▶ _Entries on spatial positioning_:
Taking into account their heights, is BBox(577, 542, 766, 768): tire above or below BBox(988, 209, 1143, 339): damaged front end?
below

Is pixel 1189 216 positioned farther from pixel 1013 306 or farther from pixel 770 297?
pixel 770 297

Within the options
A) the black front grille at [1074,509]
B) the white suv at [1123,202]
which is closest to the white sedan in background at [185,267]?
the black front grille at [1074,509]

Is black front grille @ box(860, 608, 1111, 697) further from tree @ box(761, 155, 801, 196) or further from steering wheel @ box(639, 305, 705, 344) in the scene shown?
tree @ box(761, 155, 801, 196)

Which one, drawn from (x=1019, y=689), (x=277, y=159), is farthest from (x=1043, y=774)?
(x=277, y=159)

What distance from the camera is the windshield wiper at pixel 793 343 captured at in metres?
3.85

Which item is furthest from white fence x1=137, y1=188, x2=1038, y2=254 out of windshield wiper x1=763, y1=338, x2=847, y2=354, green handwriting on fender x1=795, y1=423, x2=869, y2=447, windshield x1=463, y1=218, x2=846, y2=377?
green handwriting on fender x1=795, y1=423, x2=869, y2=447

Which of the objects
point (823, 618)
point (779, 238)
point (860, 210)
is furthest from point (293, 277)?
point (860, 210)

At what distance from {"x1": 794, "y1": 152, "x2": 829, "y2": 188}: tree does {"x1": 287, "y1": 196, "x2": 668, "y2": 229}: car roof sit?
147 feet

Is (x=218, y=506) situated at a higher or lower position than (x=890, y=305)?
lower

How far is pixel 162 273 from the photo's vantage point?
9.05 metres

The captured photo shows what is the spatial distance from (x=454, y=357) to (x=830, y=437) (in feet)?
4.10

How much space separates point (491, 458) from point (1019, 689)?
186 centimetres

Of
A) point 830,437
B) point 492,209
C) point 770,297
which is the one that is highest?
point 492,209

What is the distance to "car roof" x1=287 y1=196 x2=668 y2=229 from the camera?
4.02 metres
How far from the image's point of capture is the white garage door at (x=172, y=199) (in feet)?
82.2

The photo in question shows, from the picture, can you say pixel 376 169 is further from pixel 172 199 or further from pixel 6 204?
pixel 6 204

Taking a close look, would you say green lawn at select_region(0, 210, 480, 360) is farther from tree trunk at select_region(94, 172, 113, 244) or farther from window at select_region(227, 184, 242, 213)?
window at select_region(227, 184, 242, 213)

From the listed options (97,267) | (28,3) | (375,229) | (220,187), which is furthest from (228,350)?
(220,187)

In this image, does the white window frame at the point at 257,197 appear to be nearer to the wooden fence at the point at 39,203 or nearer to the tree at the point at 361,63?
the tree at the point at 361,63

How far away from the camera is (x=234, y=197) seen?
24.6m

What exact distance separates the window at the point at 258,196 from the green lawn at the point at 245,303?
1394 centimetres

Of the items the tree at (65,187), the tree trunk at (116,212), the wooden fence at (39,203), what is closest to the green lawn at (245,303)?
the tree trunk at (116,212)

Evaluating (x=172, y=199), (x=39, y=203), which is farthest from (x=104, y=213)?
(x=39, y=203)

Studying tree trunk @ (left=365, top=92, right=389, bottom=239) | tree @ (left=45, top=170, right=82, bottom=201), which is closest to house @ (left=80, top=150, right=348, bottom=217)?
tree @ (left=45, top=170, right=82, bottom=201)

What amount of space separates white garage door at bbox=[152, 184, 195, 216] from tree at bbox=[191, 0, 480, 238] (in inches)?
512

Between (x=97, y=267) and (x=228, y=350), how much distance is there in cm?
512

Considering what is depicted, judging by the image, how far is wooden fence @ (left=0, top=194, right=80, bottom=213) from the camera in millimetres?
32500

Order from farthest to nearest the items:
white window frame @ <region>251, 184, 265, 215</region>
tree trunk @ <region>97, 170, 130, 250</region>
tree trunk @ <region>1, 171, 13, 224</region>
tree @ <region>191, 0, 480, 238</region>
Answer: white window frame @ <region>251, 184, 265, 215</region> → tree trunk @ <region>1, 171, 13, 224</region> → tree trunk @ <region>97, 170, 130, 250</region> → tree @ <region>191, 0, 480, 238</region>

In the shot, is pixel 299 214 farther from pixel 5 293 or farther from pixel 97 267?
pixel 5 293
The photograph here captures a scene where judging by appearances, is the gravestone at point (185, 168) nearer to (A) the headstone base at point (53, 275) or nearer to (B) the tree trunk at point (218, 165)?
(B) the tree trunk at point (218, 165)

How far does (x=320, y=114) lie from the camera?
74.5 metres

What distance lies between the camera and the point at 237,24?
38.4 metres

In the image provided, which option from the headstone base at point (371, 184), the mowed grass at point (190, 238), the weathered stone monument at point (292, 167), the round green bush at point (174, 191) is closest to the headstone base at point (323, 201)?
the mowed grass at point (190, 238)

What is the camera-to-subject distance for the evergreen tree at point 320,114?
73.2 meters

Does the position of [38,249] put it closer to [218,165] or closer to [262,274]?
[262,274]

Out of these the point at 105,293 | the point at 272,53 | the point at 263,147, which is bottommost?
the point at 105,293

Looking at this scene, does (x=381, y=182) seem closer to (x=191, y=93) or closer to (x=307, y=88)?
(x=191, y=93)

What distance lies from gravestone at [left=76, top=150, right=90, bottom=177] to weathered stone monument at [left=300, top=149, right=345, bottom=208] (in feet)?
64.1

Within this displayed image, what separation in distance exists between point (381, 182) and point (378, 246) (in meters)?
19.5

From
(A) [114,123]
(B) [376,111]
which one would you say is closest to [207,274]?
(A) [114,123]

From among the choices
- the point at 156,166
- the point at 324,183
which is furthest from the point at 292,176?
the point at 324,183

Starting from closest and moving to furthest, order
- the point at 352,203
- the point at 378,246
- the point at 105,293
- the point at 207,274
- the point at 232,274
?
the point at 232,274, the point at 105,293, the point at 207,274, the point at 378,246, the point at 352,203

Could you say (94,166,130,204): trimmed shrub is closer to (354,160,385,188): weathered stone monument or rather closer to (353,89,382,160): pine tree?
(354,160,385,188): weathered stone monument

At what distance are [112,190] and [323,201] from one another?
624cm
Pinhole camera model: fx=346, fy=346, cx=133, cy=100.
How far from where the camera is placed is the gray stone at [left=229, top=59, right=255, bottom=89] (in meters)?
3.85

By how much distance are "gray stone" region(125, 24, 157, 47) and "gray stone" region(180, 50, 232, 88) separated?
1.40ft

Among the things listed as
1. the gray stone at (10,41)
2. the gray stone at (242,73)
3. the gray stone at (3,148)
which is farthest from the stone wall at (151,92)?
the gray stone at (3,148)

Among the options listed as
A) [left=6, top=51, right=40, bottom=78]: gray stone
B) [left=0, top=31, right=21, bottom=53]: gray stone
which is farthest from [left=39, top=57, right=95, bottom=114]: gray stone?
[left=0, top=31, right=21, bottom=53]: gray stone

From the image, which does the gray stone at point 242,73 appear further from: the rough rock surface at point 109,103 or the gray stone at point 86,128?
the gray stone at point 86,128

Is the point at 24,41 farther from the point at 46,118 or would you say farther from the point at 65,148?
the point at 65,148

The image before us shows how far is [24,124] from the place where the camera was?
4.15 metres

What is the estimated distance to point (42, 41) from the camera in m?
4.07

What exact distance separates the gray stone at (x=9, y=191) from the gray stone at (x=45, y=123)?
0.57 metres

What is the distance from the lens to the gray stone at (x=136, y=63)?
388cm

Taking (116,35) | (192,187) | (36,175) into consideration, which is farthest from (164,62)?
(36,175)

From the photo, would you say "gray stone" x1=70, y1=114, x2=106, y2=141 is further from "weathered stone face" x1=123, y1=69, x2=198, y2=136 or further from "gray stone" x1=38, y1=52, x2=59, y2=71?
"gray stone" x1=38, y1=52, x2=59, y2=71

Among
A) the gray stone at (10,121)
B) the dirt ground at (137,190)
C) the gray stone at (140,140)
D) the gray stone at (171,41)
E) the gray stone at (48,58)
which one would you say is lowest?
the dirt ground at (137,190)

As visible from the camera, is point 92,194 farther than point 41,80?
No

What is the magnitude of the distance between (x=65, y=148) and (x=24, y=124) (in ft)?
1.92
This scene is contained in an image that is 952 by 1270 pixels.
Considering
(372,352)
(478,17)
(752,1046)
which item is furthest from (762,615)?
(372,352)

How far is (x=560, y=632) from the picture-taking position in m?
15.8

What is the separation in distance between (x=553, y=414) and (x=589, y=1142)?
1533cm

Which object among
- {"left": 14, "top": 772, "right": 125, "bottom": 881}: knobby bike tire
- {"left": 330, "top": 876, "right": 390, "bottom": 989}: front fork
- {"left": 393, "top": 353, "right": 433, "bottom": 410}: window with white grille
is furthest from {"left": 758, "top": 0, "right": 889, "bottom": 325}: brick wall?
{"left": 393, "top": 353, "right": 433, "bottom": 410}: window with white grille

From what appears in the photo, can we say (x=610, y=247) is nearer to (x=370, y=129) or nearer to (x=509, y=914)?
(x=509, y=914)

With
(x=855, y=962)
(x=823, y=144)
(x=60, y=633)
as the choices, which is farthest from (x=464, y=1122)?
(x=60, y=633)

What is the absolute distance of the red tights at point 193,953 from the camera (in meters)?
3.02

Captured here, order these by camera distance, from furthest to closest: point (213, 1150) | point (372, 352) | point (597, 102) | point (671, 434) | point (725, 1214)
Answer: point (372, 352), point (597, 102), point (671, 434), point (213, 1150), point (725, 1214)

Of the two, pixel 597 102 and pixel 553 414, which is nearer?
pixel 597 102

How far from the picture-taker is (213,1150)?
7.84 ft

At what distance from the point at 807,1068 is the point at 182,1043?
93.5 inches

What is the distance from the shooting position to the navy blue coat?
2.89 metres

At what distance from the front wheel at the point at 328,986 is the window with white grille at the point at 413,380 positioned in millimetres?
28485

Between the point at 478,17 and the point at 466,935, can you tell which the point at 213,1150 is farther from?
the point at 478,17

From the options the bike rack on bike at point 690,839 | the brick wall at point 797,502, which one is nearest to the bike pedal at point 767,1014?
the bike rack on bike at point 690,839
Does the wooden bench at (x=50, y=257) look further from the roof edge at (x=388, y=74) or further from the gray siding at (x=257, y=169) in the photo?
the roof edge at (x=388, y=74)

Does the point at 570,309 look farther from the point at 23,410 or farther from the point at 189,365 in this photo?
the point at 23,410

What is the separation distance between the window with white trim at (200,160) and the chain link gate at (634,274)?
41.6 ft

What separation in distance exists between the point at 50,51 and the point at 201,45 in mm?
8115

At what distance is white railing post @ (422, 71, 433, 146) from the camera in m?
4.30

▶ _AIM_:
Please quote nothing but the lines from the line with "From what appears" through the end of the data above, exactly as written, ends included.

▶ _CORRECT ANSWER_:
From what appears in the photo, can we say (x=610, y=247) is nearer to (x=370, y=129) or nearer to (x=509, y=914)?
(x=509, y=914)

With
(x=855, y=962)
(x=823, y=144)
(x=60, y=633)
as the choices, which is farthest from (x=464, y=1122)?
(x=60, y=633)

What is the absolute distance of the red tights at point 193,953 from the camera (in meters)?
3.02

Captured here, order these by camera distance, from furthest to closest: point (213, 1150) | point (372, 352) | point (597, 102) | point (671, 434) | point (725, 1214)
Answer: point (372, 352), point (597, 102), point (671, 434), point (213, 1150), point (725, 1214)

Of the two, pixel 597 102 and pixel 553 414, which is nearer?
pixel 597 102

How far from the picture-taker is (213,1150)?
7.84 ft

At what distance from the point at 807,1068 is the point at 182,1043?
93.5 inches

What is the distance from the shooting position to the navy blue coat?
2.89 metres

At what distance from the front wheel at the point at 328,986 is the window with white grille at the point at 413,380 positioned in millimetres?
28485

Between the point at 478,17 and the point at 466,935, can you tell which the point at 213,1150 is farther from?
the point at 478,17

From the options the bike rack on bike at point 690,839 | the brick wall at point 797,502, which one is nearest to the bike pedal at point 767,1014?
the bike rack on bike at point 690,839
Does the wooden bench at (x=50, y=257) look further from the roof edge at (x=388, y=74) or further from the gray siding at (x=257, y=169) in the photo?
the roof edge at (x=388, y=74)

Does the point at 570,309 look farther from the point at 23,410 or farther from the point at 189,365 in this photo?
the point at 23,410

What is the separation distance between the window with white trim at (200,160) and the chain link gate at (634,274)?
41.6 ft

What separation in distance exists between the point at 50,51 and the point at 201,45 in mm?
8115

At what distance is white railing post @ (422, 71, 433, 146) from the camera in m?
4.30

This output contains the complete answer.